Character and identity are established through music and song in ways that define us as human. Music is a mysterious and powerful force that can bring us more in tune with ourselves, with one another and with the world as a whole.Here are some of the subjects coming soon to the Sound Possibilities web site;
Russian painter Wassily Kandinsky used musical ideas in his painting, taking art from the medium of time and applying it to the medium of space. Architecture has been described as “frozen music”, and music as “fluid architecture”. Is this confusing the temporal quality of time with the physical nature of space? Perhaps, but in quantum physics and cosmology we have the notion of space-time. By looking at the synergy of combined media we begin to get a sense of how something can be more than just the sum of its parts.
We will explore the electromagnetic spectrum and learn about the similarities and differences between light and sound, waves and particles, frequencies, wavelengths, music and color.

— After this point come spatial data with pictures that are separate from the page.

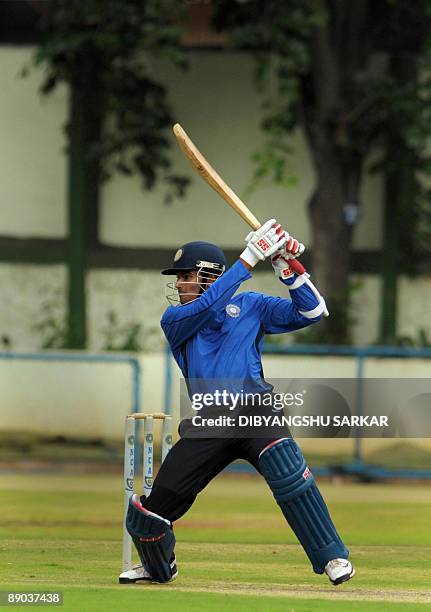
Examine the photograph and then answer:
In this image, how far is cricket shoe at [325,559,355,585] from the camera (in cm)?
695

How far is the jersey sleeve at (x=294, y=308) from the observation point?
7062mm

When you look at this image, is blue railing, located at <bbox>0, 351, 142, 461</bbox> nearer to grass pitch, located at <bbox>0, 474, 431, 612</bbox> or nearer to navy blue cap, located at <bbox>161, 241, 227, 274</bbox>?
grass pitch, located at <bbox>0, 474, 431, 612</bbox>

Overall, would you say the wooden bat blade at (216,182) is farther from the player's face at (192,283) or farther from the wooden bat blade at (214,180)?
the player's face at (192,283)

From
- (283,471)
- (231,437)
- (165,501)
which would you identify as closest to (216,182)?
(231,437)

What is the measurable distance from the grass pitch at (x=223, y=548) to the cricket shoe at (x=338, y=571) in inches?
2.6

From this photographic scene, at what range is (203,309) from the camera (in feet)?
22.7

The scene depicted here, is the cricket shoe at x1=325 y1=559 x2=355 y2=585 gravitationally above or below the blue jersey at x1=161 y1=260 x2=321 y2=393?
below

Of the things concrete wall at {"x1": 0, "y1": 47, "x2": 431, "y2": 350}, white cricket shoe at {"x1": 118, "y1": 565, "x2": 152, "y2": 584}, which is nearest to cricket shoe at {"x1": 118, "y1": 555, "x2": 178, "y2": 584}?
white cricket shoe at {"x1": 118, "y1": 565, "x2": 152, "y2": 584}

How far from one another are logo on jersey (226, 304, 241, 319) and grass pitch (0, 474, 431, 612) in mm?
1293

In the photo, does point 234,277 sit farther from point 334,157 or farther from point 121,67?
point 121,67

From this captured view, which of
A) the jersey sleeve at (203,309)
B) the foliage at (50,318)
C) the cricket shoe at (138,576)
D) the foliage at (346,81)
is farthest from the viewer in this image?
the foliage at (50,318)

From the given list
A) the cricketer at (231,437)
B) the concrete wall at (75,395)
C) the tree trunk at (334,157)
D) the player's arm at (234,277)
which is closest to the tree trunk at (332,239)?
the tree trunk at (334,157)

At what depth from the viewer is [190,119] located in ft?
52.2

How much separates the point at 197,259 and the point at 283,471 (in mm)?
1103
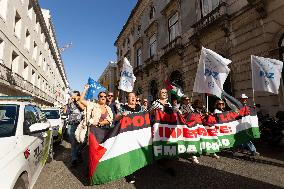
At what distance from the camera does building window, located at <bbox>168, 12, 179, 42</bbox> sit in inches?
690

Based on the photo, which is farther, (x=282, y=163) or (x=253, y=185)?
(x=282, y=163)

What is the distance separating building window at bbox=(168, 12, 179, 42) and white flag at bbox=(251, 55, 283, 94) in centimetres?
1111

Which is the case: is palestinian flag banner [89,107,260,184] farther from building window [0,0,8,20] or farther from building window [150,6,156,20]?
building window [150,6,156,20]

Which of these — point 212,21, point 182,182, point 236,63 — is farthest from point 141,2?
point 182,182

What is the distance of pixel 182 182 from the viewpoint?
443cm

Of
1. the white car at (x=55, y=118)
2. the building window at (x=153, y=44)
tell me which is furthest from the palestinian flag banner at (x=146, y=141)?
the building window at (x=153, y=44)

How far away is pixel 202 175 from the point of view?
15.9 ft

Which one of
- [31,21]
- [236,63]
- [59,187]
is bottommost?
[59,187]

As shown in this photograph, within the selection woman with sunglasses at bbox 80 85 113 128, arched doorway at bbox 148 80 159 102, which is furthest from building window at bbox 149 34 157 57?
woman with sunglasses at bbox 80 85 113 128

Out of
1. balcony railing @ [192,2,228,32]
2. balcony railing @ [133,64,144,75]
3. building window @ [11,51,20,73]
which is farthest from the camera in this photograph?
balcony railing @ [133,64,144,75]

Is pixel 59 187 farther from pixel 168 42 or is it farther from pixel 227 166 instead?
pixel 168 42

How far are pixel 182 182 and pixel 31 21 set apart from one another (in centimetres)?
2418

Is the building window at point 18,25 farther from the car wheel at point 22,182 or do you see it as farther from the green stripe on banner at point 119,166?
the car wheel at point 22,182

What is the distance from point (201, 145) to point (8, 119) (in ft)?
13.9
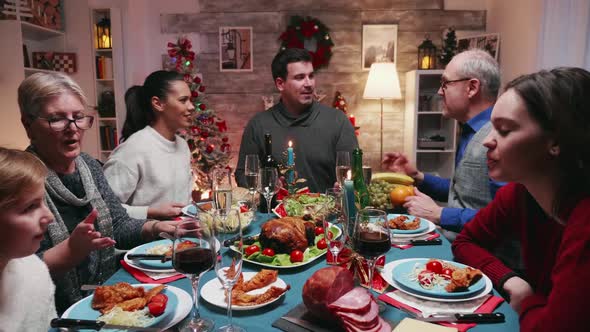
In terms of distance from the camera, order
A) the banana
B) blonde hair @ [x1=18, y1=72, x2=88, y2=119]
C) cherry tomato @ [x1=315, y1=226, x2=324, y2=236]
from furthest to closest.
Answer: the banana, cherry tomato @ [x1=315, y1=226, x2=324, y2=236], blonde hair @ [x1=18, y1=72, x2=88, y2=119]

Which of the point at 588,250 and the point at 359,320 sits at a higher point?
the point at 588,250

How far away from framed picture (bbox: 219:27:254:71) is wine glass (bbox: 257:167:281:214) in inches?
128

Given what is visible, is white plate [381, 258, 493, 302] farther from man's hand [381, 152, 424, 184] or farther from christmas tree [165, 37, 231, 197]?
christmas tree [165, 37, 231, 197]

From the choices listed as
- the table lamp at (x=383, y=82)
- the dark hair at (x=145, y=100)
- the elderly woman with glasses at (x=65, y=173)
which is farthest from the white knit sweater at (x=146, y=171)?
the table lamp at (x=383, y=82)

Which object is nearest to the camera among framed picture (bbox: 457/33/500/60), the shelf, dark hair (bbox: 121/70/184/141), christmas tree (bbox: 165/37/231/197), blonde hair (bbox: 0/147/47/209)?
blonde hair (bbox: 0/147/47/209)

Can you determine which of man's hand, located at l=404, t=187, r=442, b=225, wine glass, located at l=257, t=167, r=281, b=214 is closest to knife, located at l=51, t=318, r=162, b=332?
wine glass, located at l=257, t=167, r=281, b=214

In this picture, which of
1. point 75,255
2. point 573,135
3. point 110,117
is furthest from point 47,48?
point 573,135

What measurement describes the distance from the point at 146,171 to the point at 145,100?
51 cm

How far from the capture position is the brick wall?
15.7 ft

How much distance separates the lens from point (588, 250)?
0.88 metres

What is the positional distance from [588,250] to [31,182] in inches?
49.9

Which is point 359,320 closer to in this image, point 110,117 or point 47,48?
point 110,117

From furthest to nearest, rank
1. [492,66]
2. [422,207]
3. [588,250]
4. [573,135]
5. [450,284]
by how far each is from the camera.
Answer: [492,66]
[422,207]
[450,284]
[573,135]
[588,250]

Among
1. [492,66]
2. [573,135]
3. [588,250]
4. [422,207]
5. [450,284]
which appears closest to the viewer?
[588,250]
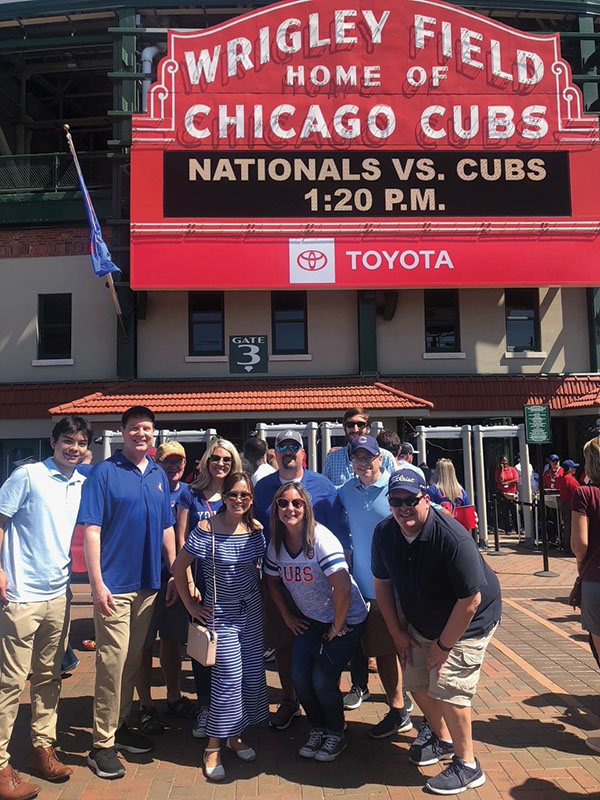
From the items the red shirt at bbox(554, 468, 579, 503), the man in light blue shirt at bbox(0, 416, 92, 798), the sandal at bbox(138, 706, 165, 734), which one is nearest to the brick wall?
the red shirt at bbox(554, 468, 579, 503)

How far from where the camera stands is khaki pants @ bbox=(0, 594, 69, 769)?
3.49 metres

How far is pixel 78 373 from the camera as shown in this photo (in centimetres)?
1446

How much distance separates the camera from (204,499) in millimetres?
4473

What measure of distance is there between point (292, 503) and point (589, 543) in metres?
1.93

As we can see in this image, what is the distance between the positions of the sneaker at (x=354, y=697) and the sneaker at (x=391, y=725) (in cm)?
41

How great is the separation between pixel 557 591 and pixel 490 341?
24.3ft

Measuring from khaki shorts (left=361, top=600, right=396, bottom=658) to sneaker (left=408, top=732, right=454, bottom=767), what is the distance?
1.88ft

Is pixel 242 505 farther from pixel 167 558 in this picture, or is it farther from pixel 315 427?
pixel 315 427

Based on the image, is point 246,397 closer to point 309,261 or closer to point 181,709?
point 309,261

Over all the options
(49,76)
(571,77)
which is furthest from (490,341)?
(49,76)

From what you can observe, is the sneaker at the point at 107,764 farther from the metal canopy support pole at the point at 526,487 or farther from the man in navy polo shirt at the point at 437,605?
the metal canopy support pole at the point at 526,487

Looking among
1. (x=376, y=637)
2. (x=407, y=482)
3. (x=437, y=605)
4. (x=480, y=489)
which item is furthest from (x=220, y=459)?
(x=480, y=489)

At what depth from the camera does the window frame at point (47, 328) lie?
1456 cm

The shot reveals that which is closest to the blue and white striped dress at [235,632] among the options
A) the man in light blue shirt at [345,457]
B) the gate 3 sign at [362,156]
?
the man in light blue shirt at [345,457]
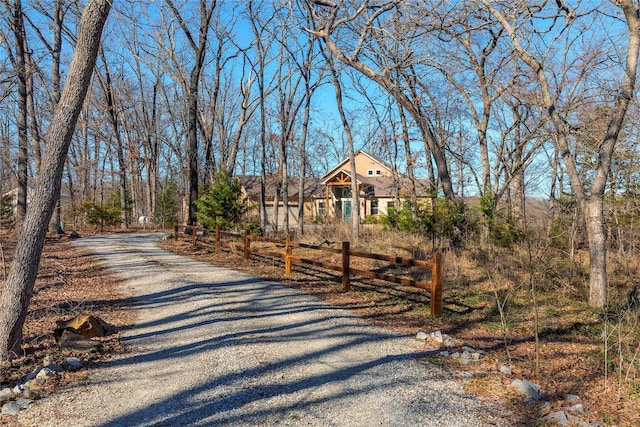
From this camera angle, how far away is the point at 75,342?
5258mm

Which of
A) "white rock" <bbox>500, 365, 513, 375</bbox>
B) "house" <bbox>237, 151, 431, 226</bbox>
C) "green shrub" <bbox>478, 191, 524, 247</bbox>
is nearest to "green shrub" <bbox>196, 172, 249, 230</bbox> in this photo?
"green shrub" <bbox>478, 191, 524, 247</bbox>

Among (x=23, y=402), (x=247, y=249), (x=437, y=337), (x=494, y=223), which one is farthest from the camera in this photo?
(x=494, y=223)

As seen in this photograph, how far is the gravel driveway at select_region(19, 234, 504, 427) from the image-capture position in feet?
12.3

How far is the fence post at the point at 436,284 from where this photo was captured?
6922 mm

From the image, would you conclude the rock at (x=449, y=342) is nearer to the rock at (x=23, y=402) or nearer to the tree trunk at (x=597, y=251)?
the tree trunk at (x=597, y=251)

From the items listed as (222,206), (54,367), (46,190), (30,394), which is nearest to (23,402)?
(30,394)

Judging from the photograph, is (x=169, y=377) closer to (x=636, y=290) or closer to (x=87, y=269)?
(x=87, y=269)

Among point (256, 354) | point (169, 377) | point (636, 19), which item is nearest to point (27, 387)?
point (169, 377)

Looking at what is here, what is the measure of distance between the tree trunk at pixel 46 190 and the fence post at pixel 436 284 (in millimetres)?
5402

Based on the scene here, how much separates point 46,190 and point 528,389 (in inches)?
225

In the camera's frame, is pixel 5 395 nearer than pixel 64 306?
Yes

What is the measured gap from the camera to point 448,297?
9000mm

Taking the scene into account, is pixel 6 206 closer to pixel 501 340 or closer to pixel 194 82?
pixel 194 82

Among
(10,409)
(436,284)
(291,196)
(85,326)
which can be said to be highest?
(291,196)
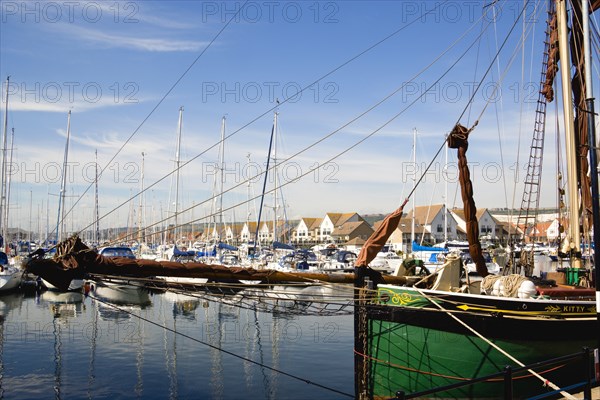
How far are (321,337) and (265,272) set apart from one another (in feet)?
48.9

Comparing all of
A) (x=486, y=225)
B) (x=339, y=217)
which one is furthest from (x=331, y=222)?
(x=486, y=225)

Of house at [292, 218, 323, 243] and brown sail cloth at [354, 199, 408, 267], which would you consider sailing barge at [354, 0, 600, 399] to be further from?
house at [292, 218, 323, 243]

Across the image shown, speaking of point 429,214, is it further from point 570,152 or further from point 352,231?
point 570,152

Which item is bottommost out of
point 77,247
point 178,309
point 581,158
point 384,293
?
point 178,309

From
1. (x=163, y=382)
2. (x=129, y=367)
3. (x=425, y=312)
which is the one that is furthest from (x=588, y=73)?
(x=129, y=367)

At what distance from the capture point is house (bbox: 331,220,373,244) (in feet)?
375

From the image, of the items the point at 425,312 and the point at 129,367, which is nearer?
the point at 425,312

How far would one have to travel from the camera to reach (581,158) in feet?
54.6

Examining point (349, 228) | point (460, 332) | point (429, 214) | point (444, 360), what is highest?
point (429, 214)

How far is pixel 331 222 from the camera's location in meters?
124

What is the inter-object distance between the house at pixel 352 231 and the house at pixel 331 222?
91.9 inches

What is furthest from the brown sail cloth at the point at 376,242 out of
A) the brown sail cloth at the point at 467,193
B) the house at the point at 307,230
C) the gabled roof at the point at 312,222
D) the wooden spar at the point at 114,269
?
the gabled roof at the point at 312,222

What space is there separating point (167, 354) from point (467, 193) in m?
13.4

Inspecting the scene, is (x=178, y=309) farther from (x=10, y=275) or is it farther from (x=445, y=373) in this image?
(x=445, y=373)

Through stories, poetry and folk music, we will re-discover magic and learn how knowledge and wisdom are transmitted across time and space in the lore of legends and the deep truths embedded in ancient mythologies.How are language and music related? We can see that the rich complexity of human language has been instrumental in the development of complex societies and diverse cultures, but is music not every bit as important? Could music perhaps be as necessary for our very survival? And if it is, are we using it appropriately, or are we endangering ourselves, our children and our future by dismissing music as nothing more than a casual diversion?
We refer to the musical applications presented here as sound possibilities not only because they involve the audible nature of sound, but also because these are ideas that resonate soundly within us as making sense. (Interesting that the word sound has these two meanings.) There is much about music that we feel intuitively but are only beginning to really understand. The emotional power of music is self-evident. But as we explore the workings of this phenomenon we find a highly complex set of processes working on many levels simultaneously. According to studies done on brain activity it turns out that some musical tasks use more areas of the brain than nearly anything else we do. It’s no wonder then that involving young children in music can enhance their ability to learn other subjects. As we investigate the neuroscience of musical activity in the brain we find that the musical experience may in fact transcend the physical realm altogether and engage the higher workings of mind itself.
We know that music alters consciousness in all kinds of ways and is used to do so everywhere from offices and elevators to religious services and the theater. Music is present in nearly everything we do. We have no earlids. How is all this music and sound we are exposed to, consciously or unconsciously, affecting us? Certainly there are many positive influences, but is there a dark side as well? How can we tune ourselves and our world to make sure we always use music and sound in a spirit of ahimsa? [ahimsa - Late 19th century. Sanskrit, from a- “without” + himsa- “injury”.]